WORK TASK: Reproduce the passage of the hunting program metrics text below word for word, starting with "Deliverable: A set" and going on through "itself is functioning.".

In this section

TH0.14 Hunting Program Metrics Dashboard

3-4 hours · Module 0 · Free

Operational Objective

A hunting program without metrics is a program that cannot demonstrate value, cannot identify where it is improving, and cannot justify continued investment. This subsection provides the KQL queries for a hunting program metrics dashboard — deployable in a Sentinel workbook on day one — that tracks the four metrics from TH0.7 plus operational health indicators.

Deliverable: A set of production-ready KQL queries that track hunting program effectiveness, deployable as a Sentinel workbook or run individually for quarterly reporting.

⏱ Estimated completion: 30 minutes

Measure what matters

TH0.7 defined four metrics: detection coverage gap closure rate, hunt discovery rate, dwell time compression, and MTTD trend. This subsection provides the KQL for each, plus three operational health metrics that tell you whether the program itself is functioning.

Metric 1: Detection coverage trend

Track this quarterly. The numerator comes from your Sentinel analytics rules with ATT&CK mappings. The denominator is your relevant technique set (defined once in TH3, updated annually).

// Detection coverage trend — run quarterly and record
// Numerator: distinct ATT&CK techniques with at least one rule
SecurityAlert
| where TimeGenerated > ago(90d)
| where ProviderName == "ASI Scheduled Alerts"
| extend Techniques = tostring(
    parse_json(ExtendedProperties).["Techniques"])
| where isnotempty(Techniques) and Techniques != "[]"
| summarize by Techniques
| summarize CoveredTechniques = count()
// Record this number quarterly alongside your denominator
// Plot: Q1: 22/95 = 23% → Q2: 28/95 = 29% → Q3: 34/95 = 36%
// The upward trend is directly attributable to hunt-derived rules

Metric 2: Hunt-derived detection rules

// Hunt-derived detection rule inventory
SecurityAlert
| where TimeGenerated > ago(365d)
| where ProviderName == "ASI Scheduled Alerts"
| where AlertName startswith "HUNT-"

GIVEN DATA:
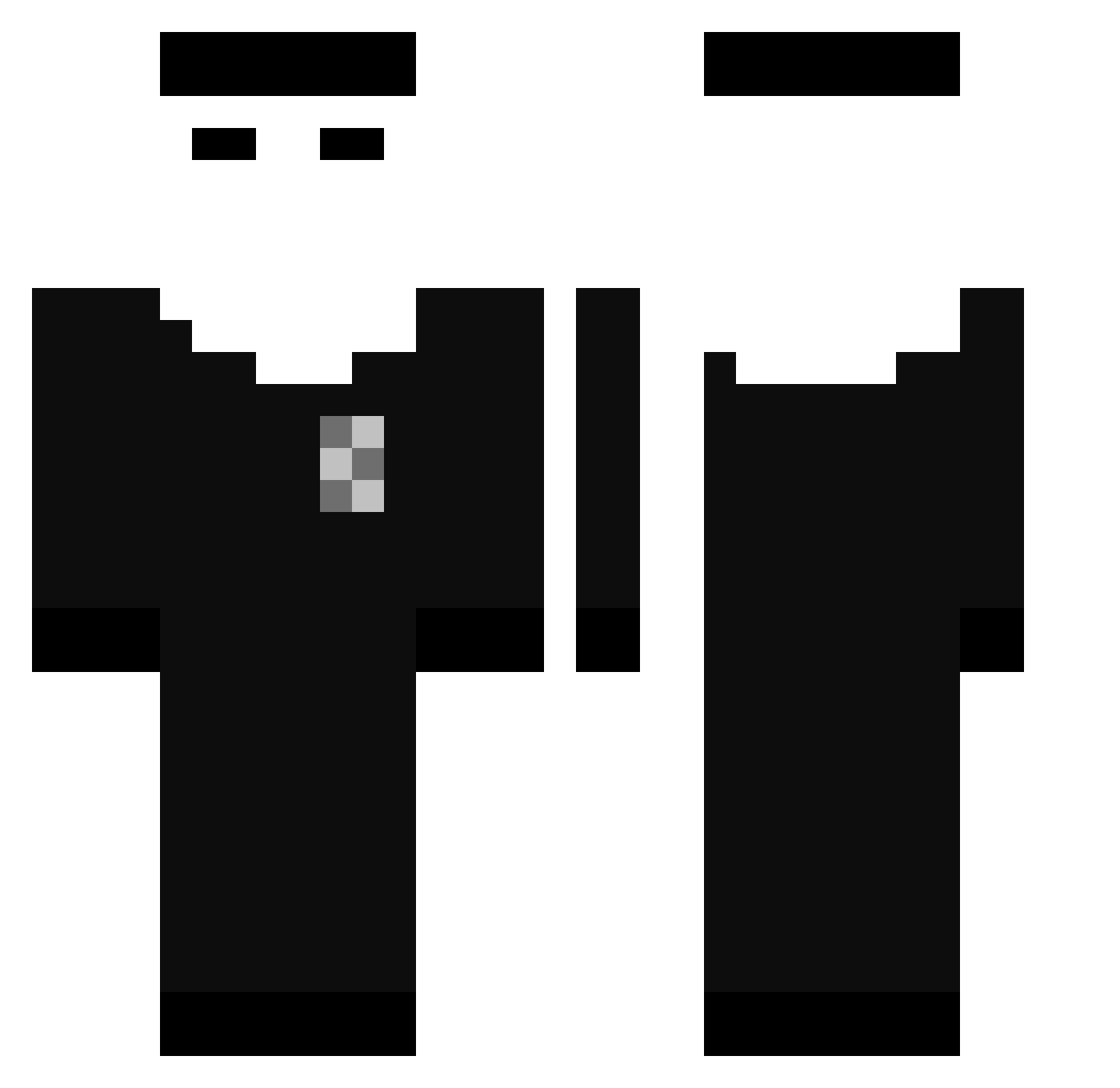 Skwodo Minecraft skin, front and back view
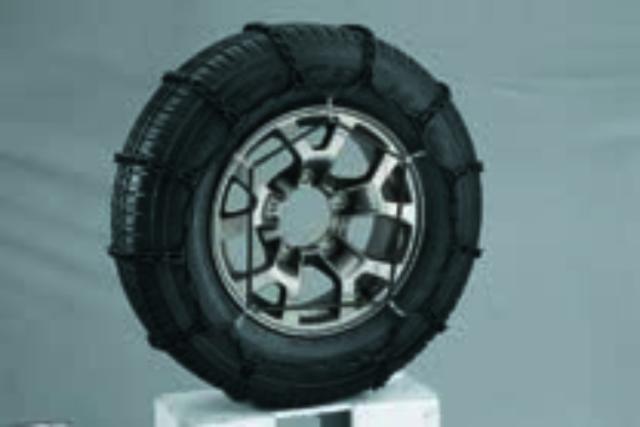 SUZUKI スズキ 純正 タイヤチェーン（スチール） E9KB 43390-78R00 | JIMNY NOMADE ジムニーノマド 車用品 カー用品 パーツ 部品 アクセサリー 車 自動車 タイヤ用品 タイヤグッズ チェーン 雪道 凍結路 泥濘地 スノーチェ—ン すべり止め グリップ力 スリップ防止 安全性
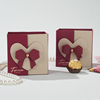 创意结婚喜糖盒免折叠轻奢订婚礼物盒可放烟婚礼糖果包装盒子成品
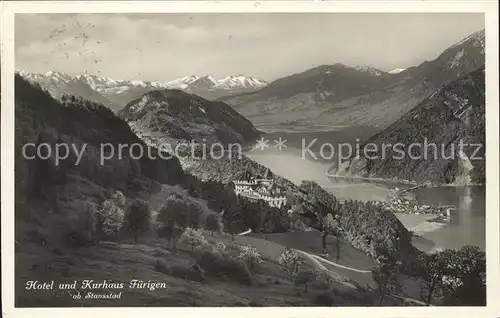 Fuerigen Hotel und Kurhaus Fuerigen mit Alpenpanorama Kat. Fuerigen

OUTPUT:
Deliverable: A set of production-ready KQL queries that track hunting program effectiveness, deployable as a Sentinel workbook or run individually for quarterly reporting.

⏱ Estimated completion: 30 minutes

Measure what matters

TH0.7 defined four metrics: detection coverage gap closure rate, hunt discovery rate, dwell time compression, and MTTD trend. This subsection provides the KQL for each, plus three operational health metrics that tell you whether the program itself is functioning.